2014 International Neighbourhood Symposium
2014 International Neighbourhood Symposium
“Exploring the Challenges of Political and Social Change in the Eastern Neighbourhood and the Mediterranean South”
24 – 29 June 2014
The Center for International and European Studies (CIES) at Kadir Has University hosted the 4th International Neighbourhood Symposium at Heybeliada, Turkey between Tuesday, 24 June and Sunday, 29 June 2014. This year’s Symposium focused on “Exploring the Challenges of Political and Social Change in the Eastern Neighbourhood and the Mediterranean South.”
The Eastern Neighbourhood and the Mediterranean South are shared neighborhoods of the European Union, its member states, the Russian Federation, and Turkey. While each is distinct with its own historical, political, social, cultural and economic characteristics; their proximity suggests synergy across many sectoral issues such as energy, transport, and the environment as well as more immaterial concepts such as identity, culture, and democracy. While the Eastern Neighbourhood is composed of many states that aspire to closer ties including membership in the European Union and NATO; it is also home to the Russia Federation whose estrangement with the West and its institutions is growing while it claims the neighborhood for itself. The Mediterranean South finds itself in a state of ebullition for over two years since the Arab Awakening began. Furthermore more regions are positively influenced by the existence and the work of the European Union which the Norwegian Nobel Committee focused when it granted the Union the Peace Prize in 2012: “The successful struggle for peace and reconciliation and for democracy and human rights. The stabilizing part played by the EU has helped to transform most of Europe from a continent of war to a continent of peace.” The EU’s success in bridging the gap between Iran and the rest of the international community in order to achieve an interim nuclear accord and the inspiration the Union projects as Ukrainians decry their government’s decision not to sign an Association Agreement with the EU are a testament to its appeal and potential.

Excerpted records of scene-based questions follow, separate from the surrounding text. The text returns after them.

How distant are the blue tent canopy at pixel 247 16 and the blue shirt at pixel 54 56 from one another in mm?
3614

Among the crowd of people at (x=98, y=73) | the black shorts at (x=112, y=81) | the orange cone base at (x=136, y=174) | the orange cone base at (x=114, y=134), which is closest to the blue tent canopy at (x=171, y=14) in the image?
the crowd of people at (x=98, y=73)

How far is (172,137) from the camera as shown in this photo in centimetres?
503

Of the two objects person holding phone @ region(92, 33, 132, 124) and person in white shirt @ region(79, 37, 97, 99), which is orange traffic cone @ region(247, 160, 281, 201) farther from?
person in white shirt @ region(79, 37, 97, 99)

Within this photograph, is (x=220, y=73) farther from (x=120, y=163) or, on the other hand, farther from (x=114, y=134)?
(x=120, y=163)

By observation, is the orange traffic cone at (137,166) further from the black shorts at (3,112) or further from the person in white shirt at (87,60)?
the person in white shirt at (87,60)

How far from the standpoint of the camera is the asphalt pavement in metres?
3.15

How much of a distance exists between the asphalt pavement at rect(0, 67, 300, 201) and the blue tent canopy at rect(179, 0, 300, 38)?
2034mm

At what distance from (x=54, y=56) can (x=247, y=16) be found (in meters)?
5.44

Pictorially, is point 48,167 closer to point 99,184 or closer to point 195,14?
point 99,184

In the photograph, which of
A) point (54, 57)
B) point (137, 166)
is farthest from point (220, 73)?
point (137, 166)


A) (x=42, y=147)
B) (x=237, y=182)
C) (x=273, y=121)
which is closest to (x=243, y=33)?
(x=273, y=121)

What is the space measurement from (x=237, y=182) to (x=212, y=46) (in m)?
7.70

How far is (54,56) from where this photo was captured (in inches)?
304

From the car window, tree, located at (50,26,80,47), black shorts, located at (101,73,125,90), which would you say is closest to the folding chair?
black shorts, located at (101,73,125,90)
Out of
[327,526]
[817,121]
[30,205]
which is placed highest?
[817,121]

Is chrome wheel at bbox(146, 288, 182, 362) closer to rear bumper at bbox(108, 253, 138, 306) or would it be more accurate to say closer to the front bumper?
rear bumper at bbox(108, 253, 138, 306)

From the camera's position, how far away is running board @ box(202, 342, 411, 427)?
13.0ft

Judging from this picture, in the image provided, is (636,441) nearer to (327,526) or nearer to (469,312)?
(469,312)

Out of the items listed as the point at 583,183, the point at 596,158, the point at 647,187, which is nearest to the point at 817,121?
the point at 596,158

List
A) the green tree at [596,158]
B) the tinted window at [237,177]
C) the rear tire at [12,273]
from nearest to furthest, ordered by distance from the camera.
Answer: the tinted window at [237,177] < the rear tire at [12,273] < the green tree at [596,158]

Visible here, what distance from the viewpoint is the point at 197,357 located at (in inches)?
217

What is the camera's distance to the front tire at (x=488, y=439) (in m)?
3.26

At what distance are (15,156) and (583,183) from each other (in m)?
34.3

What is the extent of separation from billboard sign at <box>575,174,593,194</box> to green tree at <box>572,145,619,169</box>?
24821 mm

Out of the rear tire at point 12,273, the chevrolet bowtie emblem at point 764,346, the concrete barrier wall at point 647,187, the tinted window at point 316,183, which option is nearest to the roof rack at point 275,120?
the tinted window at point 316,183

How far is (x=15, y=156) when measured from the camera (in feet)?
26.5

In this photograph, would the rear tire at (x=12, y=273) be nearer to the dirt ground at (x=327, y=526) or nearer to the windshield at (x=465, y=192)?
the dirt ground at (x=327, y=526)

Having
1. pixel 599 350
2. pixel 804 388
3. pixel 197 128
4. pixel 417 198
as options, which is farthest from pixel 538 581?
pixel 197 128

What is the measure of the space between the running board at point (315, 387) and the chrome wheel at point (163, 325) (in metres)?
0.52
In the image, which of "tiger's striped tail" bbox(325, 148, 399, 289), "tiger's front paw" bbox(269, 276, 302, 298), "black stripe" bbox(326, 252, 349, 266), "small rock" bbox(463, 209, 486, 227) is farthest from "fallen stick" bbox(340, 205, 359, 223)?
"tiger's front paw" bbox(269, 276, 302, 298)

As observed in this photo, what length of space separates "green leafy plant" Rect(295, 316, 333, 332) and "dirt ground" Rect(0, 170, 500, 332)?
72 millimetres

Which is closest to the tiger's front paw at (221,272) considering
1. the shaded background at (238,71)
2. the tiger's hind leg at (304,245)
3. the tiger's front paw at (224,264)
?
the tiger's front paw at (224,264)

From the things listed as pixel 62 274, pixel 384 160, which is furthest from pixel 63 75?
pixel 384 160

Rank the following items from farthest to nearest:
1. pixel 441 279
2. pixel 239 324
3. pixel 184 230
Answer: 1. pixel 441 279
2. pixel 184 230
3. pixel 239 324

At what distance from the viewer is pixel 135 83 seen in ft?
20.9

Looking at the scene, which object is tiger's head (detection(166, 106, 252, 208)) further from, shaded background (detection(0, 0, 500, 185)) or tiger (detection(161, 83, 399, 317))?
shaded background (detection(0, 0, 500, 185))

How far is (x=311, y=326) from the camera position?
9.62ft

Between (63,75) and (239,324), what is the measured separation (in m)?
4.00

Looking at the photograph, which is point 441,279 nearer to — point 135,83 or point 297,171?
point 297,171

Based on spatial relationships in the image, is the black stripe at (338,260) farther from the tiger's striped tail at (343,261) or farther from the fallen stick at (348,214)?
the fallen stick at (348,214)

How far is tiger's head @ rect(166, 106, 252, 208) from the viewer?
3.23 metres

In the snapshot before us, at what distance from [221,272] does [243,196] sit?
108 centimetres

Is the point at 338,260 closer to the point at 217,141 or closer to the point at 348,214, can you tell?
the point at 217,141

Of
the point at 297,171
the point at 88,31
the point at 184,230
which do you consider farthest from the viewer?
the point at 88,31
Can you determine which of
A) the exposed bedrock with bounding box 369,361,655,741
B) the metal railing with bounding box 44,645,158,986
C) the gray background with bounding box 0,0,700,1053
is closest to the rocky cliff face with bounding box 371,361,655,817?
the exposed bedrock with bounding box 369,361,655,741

The International Neighbourhood Symposium aims to discuss, assess, and understand these changes and challenges as well as explore the synergies between the two regions and the rest of Europe. Consequently, it focused on the themes of Politics and Social Change and their challenges in each region. The Politics theme focused on the security context in each region and sub region as well as the political changes, revolutions, uprisings in the region and the role of other extra regional actors be it states, international organizations, and non state actors. The Social Change theme concentrated on issues such as the drivers of change, economic change and the role of social and new media in both regions. The themes of Democracy and Democratization constituted the backdrop around which the debates were geared. The issues of the domestic development of democracy, the role of the domestic arena as part of the democratization process, as well as the subjects of identity, pluralism, cultural diversity, secularism, and religion were all debated to assess the state of play in both regions and their prospects for the future. All of these points were discussed further through Structured Dialogue workshops facilitated by Professor Benjamin Broome from Arizona State University whereby participants presented project proposals emanating from their cooperation in the workshops. For the first time this year, the projects could benefit from funding from the Black Sea Trust should those conceiving them formally apply.
The International Neighbourhood Symposium aims to promote further understanding and cooperation in the Eastern Neighbourhood and the Mediterranean South and beyond by providing a forum for study, dialogue and networking in a multicultural and interdisciplinary environment. Young professionals and graduate students primarily from the countries of the Eastern Neighbourhood, the Mediterranean South, EU member states, and the United States are the Symposium target group. In addition, applicants from the fields of public policy, politics, journalism, and business are especially encouraged to apply. The target age group is 22-35 years of age.
The CIES project enjoys the support of numerous international partners and sponsors. This year, these included the Black Sea Trust for Regional Cooperation; the Corporate Social Responsibility Association of Turkey; the Anna Lindh Foundation, Alexandria; the Harvard University Black Sea Security Program; the International Relations Council of Turkey (UIK); Kadir Has University; the European Studies Institute of Moscow State Institute of International Relations (MGIMO); the Open Ukraine Foundation, Kyiv; the International Center for Hellenic and Mediterranean Studies (DIKEMES), Athens; Friedrich Naumann Foundation; the Hollings Center for International Dialogue; Karaköy Institute; the Georgian Institute for Strategic Studies; International Institute for Peace, Vienna and the Turkish Policy Quarterly.